[Start of Attachment]
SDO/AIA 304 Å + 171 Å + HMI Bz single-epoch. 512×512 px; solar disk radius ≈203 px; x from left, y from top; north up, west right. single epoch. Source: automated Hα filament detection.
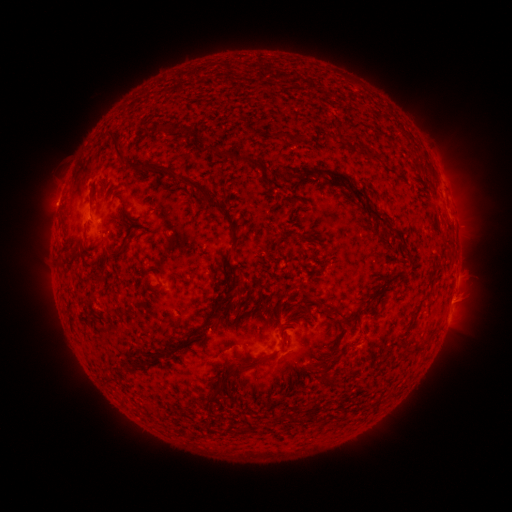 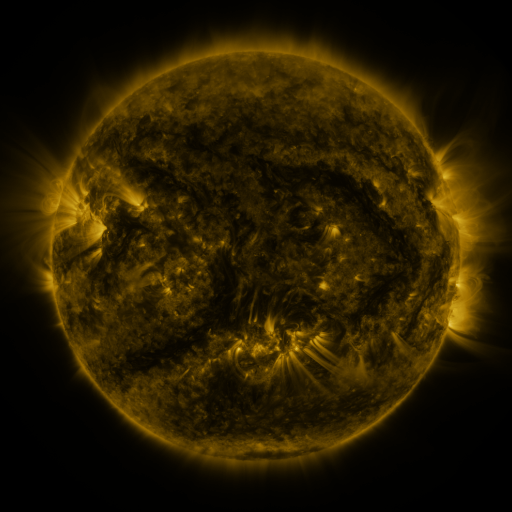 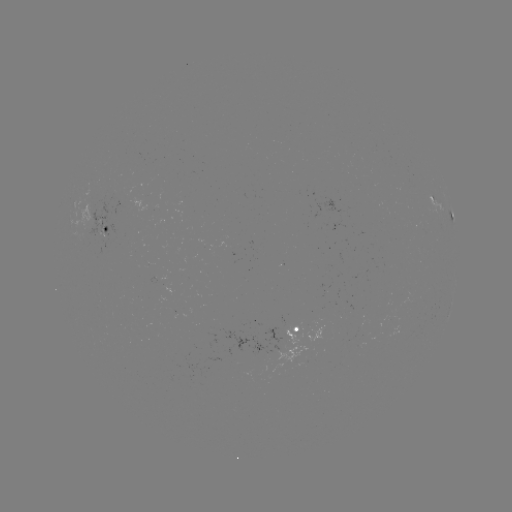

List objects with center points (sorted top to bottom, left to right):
filament: (160, 132)
filament: (184, 134)
filament: (284, 135)
filament: (366, 153)
filament: (221, 154)
filament: (247, 161)
filament: (321, 171)
filament: (183, 182)
filament: (101, 187)
filament: (369, 207)
filament: (124, 210)
filament: (124, 247)
filament: (145, 275)
filament: (303, 289)
filament: (319, 301)
filament: (340, 320)
filament: (284, 328)
filament: (201, 329)
filament: (315, 363)
filament: (252, 364)
filament: (135, 368)
filament: (331, 378)
filament: (226, 381)
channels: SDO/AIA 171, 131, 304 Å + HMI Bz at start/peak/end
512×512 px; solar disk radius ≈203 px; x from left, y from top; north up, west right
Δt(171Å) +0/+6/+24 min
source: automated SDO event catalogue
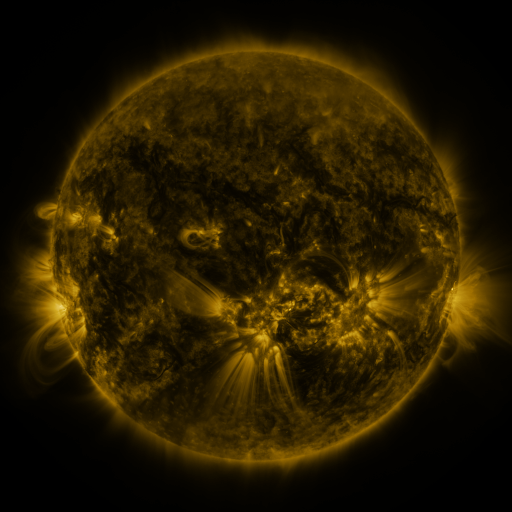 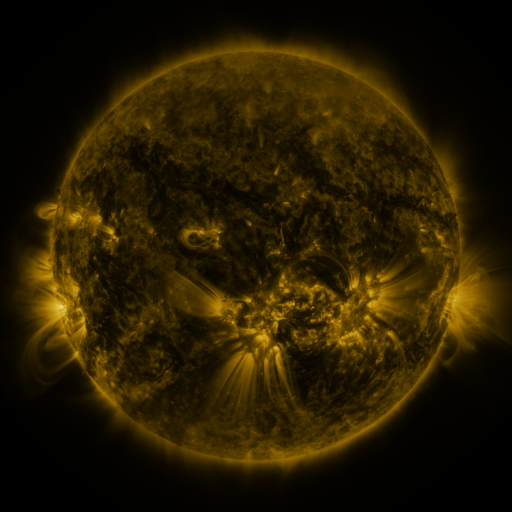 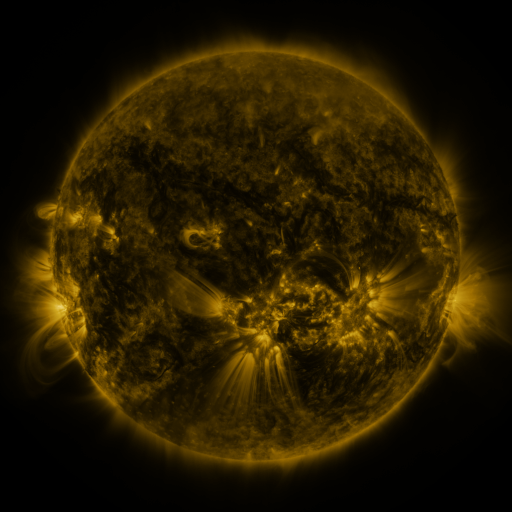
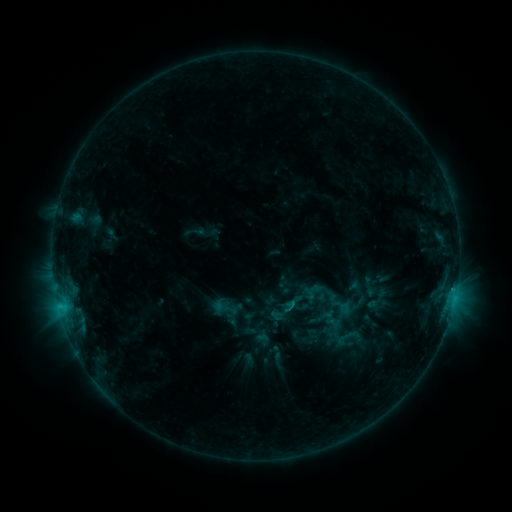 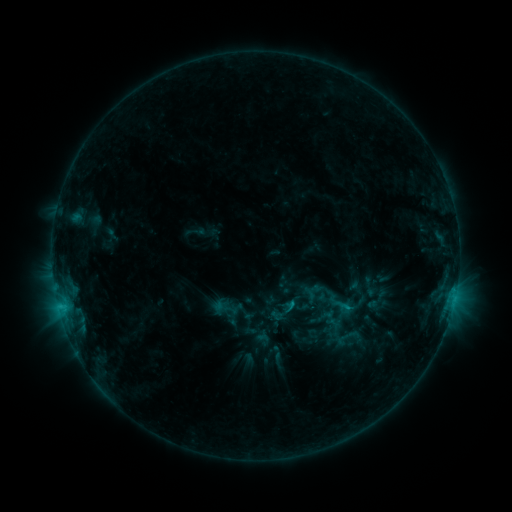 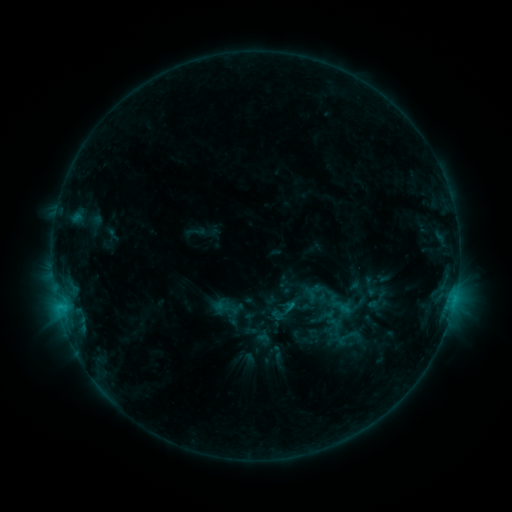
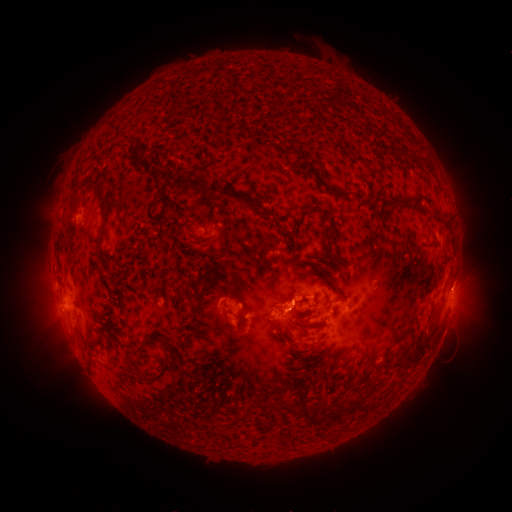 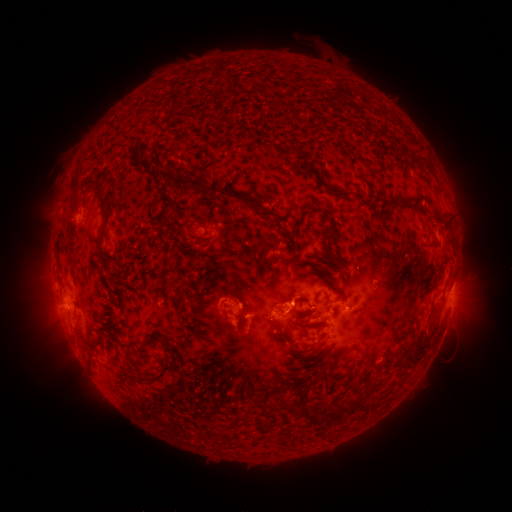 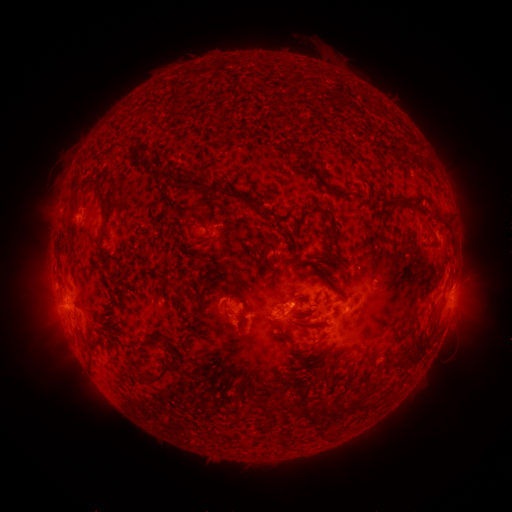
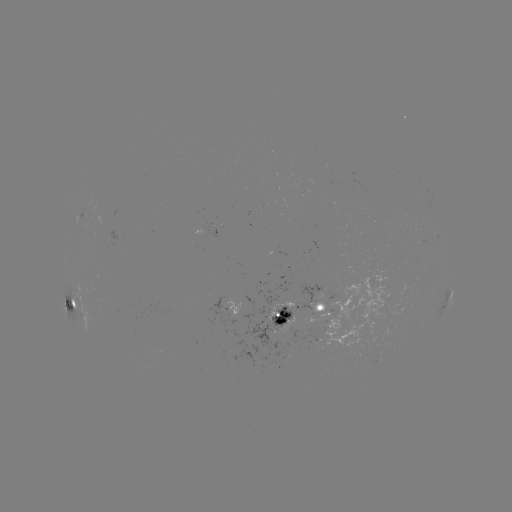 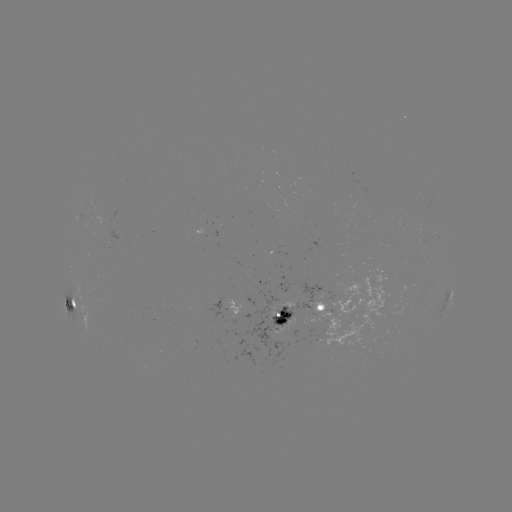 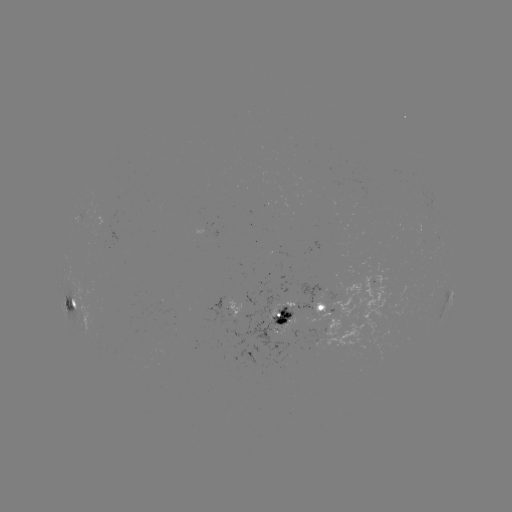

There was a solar flare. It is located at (346, 305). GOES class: C1.3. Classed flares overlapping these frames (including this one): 1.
[End of Attachment]
> [TASK STATEMENT] Output the full material above exactly, leaving every picture out.

> [ANSWER SPACE]
SDO/AIA 304 Å + 171 Å + HMI Bz single-epoch. 512×512 px; solar disk radius ≈203 px; x from left, y from top; north up, west right. single epoch. Source: automated Hα filament detection.

List objects with center points (sorted top to bottom, left to right):
filament: (160, 132)
filament: (184, 134)
filament: (284, 135)
filament: (366, 153)
filament: (221, 154)
filament: (247, 161)
filament: (321, 171)
filament: (183, 182)
filament: (101, 187)
filament: (369, 207)
filament: (124, 210)
filament: (124, 247)
filament: (145, 275)
filament: (303, 289)
filament: (319, 301)
filament: (340, 320)
filament: (284, 328)
filament: (201, 329)
filament: (315, 363)
filament: (252, 364)
filament: (135, 368)
filament: (331, 378)
filament: (226, 381)
channels: SDO/AIA 171, 131, 304 Å + HMI Bz at start/peak/end
512×512 px; solar disk radius ≈203 px; x from left, y from top; north up, west right
Δt(171Å) +0/+6/+24 min
source: automated SDO event catalogue

There was a solar flare. It is located at (346, 305). GOES class: C1.3. Classed flares overlapping these frames (including this one): 1.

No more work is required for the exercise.